• 出題内容:
新元号に伴うシステム修正費用の文章から、「そこで、新元号の施行に伴うシ」を含む語句で始まり「固定資産の修理・改良等のうち、通常の維持管理または原状回復と認められる支出。」で終わる部分を、一字も変えずに書き写してください。

• 引用文:
============================================================
「平成」→「〇〇?」
「平成」という元号は来年の平成31年4月30日をもって幕を閉じ、翌5月1日からは新元号が施行されます。
明治、大正、昭和、平成と重複しないようにするならば、頭文字はM、T、S、H以外の、あ行、か行、な行、や行、ら行、わ行から始まる元号になるのでしょうか。。
・・少し脱線しましたが、新年号によりシステム修正を迫られる会社は少なくないのではないでしょうか。
そこで、新元号の施行に伴うシステム修正費用についての税務上の取扱いを検討してみます。
修繕費と資本的支出
まず、システム修正費用の税務上の処理としては、➀修繕費(費用計上)と②資本的支出(資産計上)の2パターンが考えられます。
修繕費
固定資産の修理・改良等のうち、通常の維持管理または原状回復と認められる支出。
============================================================
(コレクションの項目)
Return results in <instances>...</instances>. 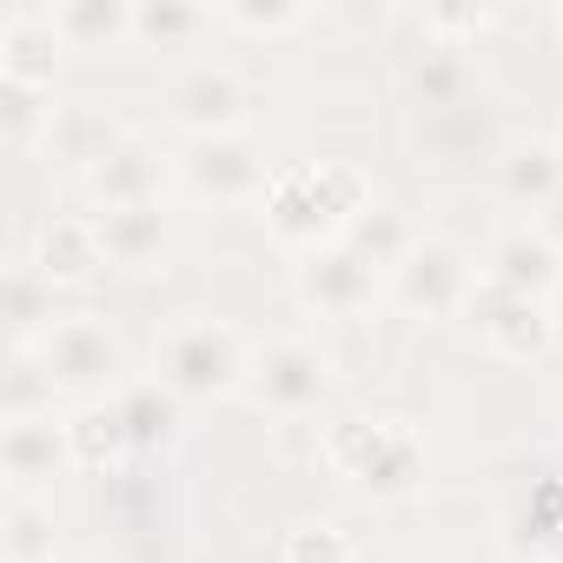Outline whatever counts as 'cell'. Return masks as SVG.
I'll return each instance as SVG.
<instances>
[{
  "label": "cell",
  "mask_w": 563,
  "mask_h": 563,
  "mask_svg": "<svg viewBox=\"0 0 563 563\" xmlns=\"http://www.w3.org/2000/svg\"><path fill=\"white\" fill-rule=\"evenodd\" d=\"M54 27L67 47H113V41H133V8L126 0H54Z\"/></svg>",
  "instance_id": "cb8c5ba5"
},
{
  "label": "cell",
  "mask_w": 563,
  "mask_h": 563,
  "mask_svg": "<svg viewBox=\"0 0 563 563\" xmlns=\"http://www.w3.org/2000/svg\"><path fill=\"white\" fill-rule=\"evenodd\" d=\"M258 206H265V225L278 239L312 252V245L345 239V225L372 206V179L345 159H319V166L306 159V166H278L272 186L258 192Z\"/></svg>",
  "instance_id": "6da1fadb"
},
{
  "label": "cell",
  "mask_w": 563,
  "mask_h": 563,
  "mask_svg": "<svg viewBox=\"0 0 563 563\" xmlns=\"http://www.w3.org/2000/svg\"><path fill=\"white\" fill-rule=\"evenodd\" d=\"M206 27H212V14L192 8V0H140L133 8V41L153 54H186Z\"/></svg>",
  "instance_id": "d4e9b609"
},
{
  "label": "cell",
  "mask_w": 563,
  "mask_h": 563,
  "mask_svg": "<svg viewBox=\"0 0 563 563\" xmlns=\"http://www.w3.org/2000/svg\"><path fill=\"white\" fill-rule=\"evenodd\" d=\"M464 54H471V47H451V41H431V34H424V47H411V54L398 60L405 100L424 107V113H457V107L471 100V87H477V74H471Z\"/></svg>",
  "instance_id": "7c38bea8"
},
{
  "label": "cell",
  "mask_w": 563,
  "mask_h": 563,
  "mask_svg": "<svg viewBox=\"0 0 563 563\" xmlns=\"http://www.w3.org/2000/svg\"><path fill=\"white\" fill-rule=\"evenodd\" d=\"M556 563H563V556H556Z\"/></svg>",
  "instance_id": "e575fe53"
},
{
  "label": "cell",
  "mask_w": 563,
  "mask_h": 563,
  "mask_svg": "<svg viewBox=\"0 0 563 563\" xmlns=\"http://www.w3.org/2000/svg\"><path fill=\"white\" fill-rule=\"evenodd\" d=\"M93 219H100V245H107L113 265H146V258H159V245H166V212H159V199H146V206H113V212H93Z\"/></svg>",
  "instance_id": "603a6c76"
},
{
  "label": "cell",
  "mask_w": 563,
  "mask_h": 563,
  "mask_svg": "<svg viewBox=\"0 0 563 563\" xmlns=\"http://www.w3.org/2000/svg\"><path fill=\"white\" fill-rule=\"evenodd\" d=\"M159 179H166V159L146 146V140H120L93 173H87V192L100 199V212H113V206H146V199H159Z\"/></svg>",
  "instance_id": "2e32d148"
},
{
  "label": "cell",
  "mask_w": 563,
  "mask_h": 563,
  "mask_svg": "<svg viewBox=\"0 0 563 563\" xmlns=\"http://www.w3.org/2000/svg\"><path fill=\"white\" fill-rule=\"evenodd\" d=\"M292 286H299V306H306V312H319V319H358V312L378 299L385 272H378L372 258H358L345 239H332V245L299 252Z\"/></svg>",
  "instance_id": "9c48e42d"
},
{
  "label": "cell",
  "mask_w": 563,
  "mask_h": 563,
  "mask_svg": "<svg viewBox=\"0 0 563 563\" xmlns=\"http://www.w3.org/2000/svg\"><path fill=\"white\" fill-rule=\"evenodd\" d=\"M484 278H497L510 292H530V299H550V292H563V245L537 219L504 225L484 252Z\"/></svg>",
  "instance_id": "30bf717a"
},
{
  "label": "cell",
  "mask_w": 563,
  "mask_h": 563,
  "mask_svg": "<svg viewBox=\"0 0 563 563\" xmlns=\"http://www.w3.org/2000/svg\"><path fill=\"white\" fill-rule=\"evenodd\" d=\"M67 41L54 27L47 8H21L0 21V74L8 80H34V87H54V67H60Z\"/></svg>",
  "instance_id": "5bb4252c"
},
{
  "label": "cell",
  "mask_w": 563,
  "mask_h": 563,
  "mask_svg": "<svg viewBox=\"0 0 563 563\" xmlns=\"http://www.w3.org/2000/svg\"><path fill=\"white\" fill-rule=\"evenodd\" d=\"M47 120H54L47 87H34V80H8V74H0V126H8V140H34V133H47Z\"/></svg>",
  "instance_id": "83f0119b"
},
{
  "label": "cell",
  "mask_w": 563,
  "mask_h": 563,
  "mask_svg": "<svg viewBox=\"0 0 563 563\" xmlns=\"http://www.w3.org/2000/svg\"><path fill=\"white\" fill-rule=\"evenodd\" d=\"M153 372H159V385H173L179 398H225V391H245L252 345H245L232 325H219V319H179V325L159 332Z\"/></svg>",
  "instance_id": "3957f363"
},
{
  "label": "cell",
  "mask_w": 563,
  "mask_h": 563,
  "mask_svg": "<svg viewBox=\"0 0 563 563\" xmlns=\"http://www.w3.org/2000/svg\"><path fill=\"white\" fill-rule=\"evenodd\" d=\"M60 464H74V457H67V424H54V411L47 418H8V431H0V471H8L14 497L47 484Z\"/></svg>",
  "instance_id": "4fadbf2b"
},
{
  "label": "cell",
  "mask_w": 563,
  "mask_h": 563,
  "mask_svg": "<svg viewBox=\"0 0 563 563\" xmlns=\"http://www.w3.org/2000/svg\"><path fill=\"white\" fill-rule=\"evenodd\" d=\"M0 319H8L14 352H41V339L60 325V312H54V278H41L34 265H21L8 278V292H0Z\"/></svg>",
  "instance_id": "ffe728a7"
},
{
  "label": "cell",
  "mask_w": 563,
  "mask_h": 563,
  "mask_svg": "<svg viewBox=\"0 0 563 563\" xmlns=\"http://www.w3.org/2000/svg\"><path fill=\"white\" fill-rule=\"evenodd\" d=\"M54 378H47V365L34 358V352H14V372H8V391H0V411L8 418H47L54 411Z\"/></svg>",
  "instance_id": "484cf974"
},
{
  "label": "cell",
  "mask_w": 563,
  "mask_h": 563,
  "mask_svg": "<svg viewBox=\"0 0 563 563\" xmlns=\"http://www.w3.org/2000/svg\"><path fill=\"white\" fill-rule=\"evenodd\" d=\"M252 80L232 67V60H192L179 80H173V93H166V107H173V120L192 133V140H212V133H245V120H252Z\"/></svg>",
  "instance_id": "ba28073f"
},
{
  "label": "cell",
  "mask_w": 563,
  "mask_h": 563,
  "mask_svg": "<svg viewBox=\"0 0 563 563\" xmlns=\"http://www.w3.org/2000/svg\"><path fill=\"white\" fill-rule=\"evenodd\" d=\"M471 286H477V272H471L464 252L444 245V239H418L411 258L385 278V292H391L411 319H464Z\"/></svg>",
  "instance_id": "52a82bcc"
},
{
  "label": "cell",
  "mask_w": 563,
  "mask_h": 563,
  "mask_svg": "<svg viewBox=\"0 0 563 563\" xmlns=\"http://www.w3.org/2000/svg\"><path fill=\"white\" fill-rule=\"evenodd\" d=\"M60 424H67V457H74V471H113V464L133 451V431H126V418H120L113 398L74 405Z\"/></svg>",
  "instance_id": "ac0fdd59"
},
{
  "label": "cell",
  "mask_w": 563,
  "mask_h": 563,
  "mask_svg": "<svg viewBox=\"0 0 563 563\" xmlns=\"http://www.w3.org/2000/svg\"><path fill=\"white\" fill-rule=\"evenodd\" d=\"M537 225H543V232H550V239H556V245H563V199H556V206H550V212H537Z\"/></svg>",
  "instance_id": "4dcf8cb0"
},
{
  "label": "cell",
  "mask_w": 563,
  "mask_h": 563,
  "mask_svg": "<svg viewBox=\"0 0 563 563\" xmlns=\"http://www.w3.org/2000/svg\"><path fill=\"white\" fill-rule=\"evenodd\" d=\"M286 563H358V543L339 523H306L286 537Z\"/></svg>",
  "instance_id": "f1b7e54d"
},
{
  "label": "cell",
  "mask_w": 563,
  "mask_h": 563,
  "mask_svg": "<svg viewBox=\"0 0 563 563\" xmlns=\"http://www.w3.org/2000/svg\"><path fill=\"white\" fill-rule=\"evenodd\" d=\"M8 563H54V517L34 497L8 504Z\"/></svg>",
  "instance_id": "4316f807"
},
{
  "label": "cell",
  "mask_w": 563,
  "mask_h": 563,
  "mask_svg": "<svg viewBox=\"0 0 563 563\" xmlns=\"http://www.w3.org/2000/svg\"><path fill=\"white\" fill-rule=\"evenodd\" d=\"M332 385V358L312 345V339H272L252 352V372H245V398L265 411V418H306Z\"/></svg>",
  "instance_id": "5b68a950"
},
{
  "label": "cell",
  "mask_w": 563,
  "mask_h": 563,
  "mask_svg": "<svg viewBox=\"0 0 563 563\" xmlns=\"http://www.w3.org/2000/svg\"><path fill=\"white\" fill-rule=\"evenodd\" d=\"M418 239H424V232H418V225H411L398 206H378V199H372V206H365V212L345 225V245H352L358 258H372L385 278H391V272L411 258V245H418Z\"/></svg>",
  "instance_id": "44dd1931"
},
{
  "label": "cell",
  "mask_w": 563,
  "mask_h": 563,
  "mask_svg": "<svg viewBox=\"0 0 563 563\" xmlns=\"http://www.w3.org/2000/svg\"><path fill=\"white\" fill-rule=\"evenodd\" d=\"M556 27H563V14H556Z\"/></svg>",
  "instance_id": "836d02e7"
},
{
  "label": "cell",
  "mask_w": 563,
  "mask_h": 563,
  "mask_svg": "<svg viewBox=\"0 0 563 563\" xmlns=\"http://www.w3.org/2000/svg\"><path fill=\"white\" fill-rule=\"evenodd\" d=\"M464 319H471V332H477V339H484L497 358H510V365H523V358H543V352H550V339H556L550 299L510 292V286H497V278H484V272H477V286H471V306H464Z\"/></svg>",
  "instance_id": "8992f818"
},
{
  "label": "cell",
  "mask_w": 563,
  "mask_h": 563,
  "mask_svg": "<svg viewBox=\"0 0 563 563\" xmlns=\"http://www.w3.org/2000/svg\"><path fill=\"white\" fill-rule=\"evenodd\" d=\"M556 153H563V126H556Z\"/></svg>",
  "instance_id": "d6a6232c"
},
{
  "label": "cell",
  "mask_w": 563,
  "mask_h": 563,
  "mask_svg": "<svg viewBox=\"0 0 563 563\" xmlns=\"http://www.w3.org/2000/svg\"><path fill=\"white\" fill-rule=\"evenodd\" d=\"M219 21H232V27H245V34H286V27H299L306 14H299V8H225Z\"/></svg>",
  "instance_id": "f546056e"
},
{
  "label": "cell",
  "mask_w": 563,
  "mask_h": 563,
  "mask_svg": "<svg viewBox=\"0 0 563 563\" xmlns=\"http://www.w3.org/2000/svg\"><path fill=\"white\" fill-rule=\"evenodd\" d=\"M497 192H504L510 206L550 212V206L563 199V153H556V140H517V146H504V159H497Z\"/></svg>",
  "instance_id": "e0dca14e"
},
{
  "label": "cell",
  "mask_w": 563,
  "mask_h": 563,
  "mask_svg": "<svg viewBox=\"0 0 563 563\" xmlns=\"http://www.w3.org/2000/svg\"><path fill=\"white\" fill-rule=\"evenodd\" d=\"M179 173H186V186L206 192V199H252V192L272 186V173H265V159H258V146H252L245 133L192 140L186 159H179Z\"/></svg>",
  "instance_id": "8fae6325"
},
{
  "label": "cell",
  "mask_w": 563,
  "mask_h": 563,
  "mask_svg": "<svg viewBox=\"0 0 563 563\" xmlns=\"http://www.w3.org/2000/svg\"><path fill=\"white\" fill-rule=\"evenodd\" d=\"M120 418H126V431H133V451H159V444H173L179 438V391L173 385H159V378H133L120 398Z\"/></svg>",
  "instance_id": "7402d4cb"
},
{
  "label": "cell",
  "mask_w": 563,
  "mask_h": 563,
  "mask_svg": "<svg viewBox=\"0 0 563 563\" xmlns=\"http://www.w3.org/2000/svg\"><path fill=\"white\" fill-rule=\"evenodd\" d=\"M41 278L54 286H87V278L107 265V245H100V219H47L41 239H34V258H27Z\"/></svg>",
  "instance_id": "9a60e30c"
},
{
  "label": "cell",
  "mask_w": 563,
  "mask_h": 563,
  "mask_svg": "<svg viewBox=\"0 0 563 563\" xmlns=\"http://www.w3.org/2000/svg\"><path fill=\"white\" fill-rule=\"evenodd\" d=\"M34 358H41L47 378H54L60 391H74L80 405H93V398H120V391L133 385V378H126V345H120V332H113L107 319H93V312L60 319V325L41 339Z\"/></svg>",
  "instance_id": "277c9868"
},
{
  "label": "cell",
  "mask_w": 563,
  "mask_h": 563,
  "mask_svg": "<svg viewBox=\"0 0 563 563\" xmlns=\"http://www.w3.org/2000/svg\"><path fill=\"white\" fill-rule=\"evenodd\" d=\"M47 153L54 159H67V166H80V173H93L126 133H120V120H107L100 107H54V120H47Z\"/></svg>",
  "instance_id": "d6986e66"
},
{
  "label": "cell",
  "mask_w": 563,
  "mask_h": 563,
  "mask_svg": "<svg viewBox=\"0 0 563 563\" xmlns=\"http://www.w3.org/2000/svg\"><path fill=\"white\" fill-rule=\"evenodd\" d=\"M60 563H100V556H60Z\"/></svg>",
  "instance_id": "1f68e13d"
},
{
  "label": "cell",
  "mask_w": 563,
  "mask_h": 563,
  "mask_svg": "<svg viewBox=\"0 0 563 563\" xmlns=\"http://www.w3.org/2000/svg\"><path fill=\"white\" fill-rule=\"evenodd\" d=\"M319 457L372 504L424 490V438L411 418H339L319 438Z\"/></svg>",
  "instance_id": "7a4b0ae2"
}]
</instances>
============================================================
• 以下の結果:
そこで、新元号の施行に伴うシステム修正費用についての税務上の取扱いを検討してみます。
修繕費と資本的支出
まず、システム修正費用の税務上の処理としては、➀修繕費(費用計上)と②資本的支出(資産計上)の2パターンが考えられます。
修繕費
固定資産の修理・改良等のうち、通常の維持管理または原状回復と認められる支出。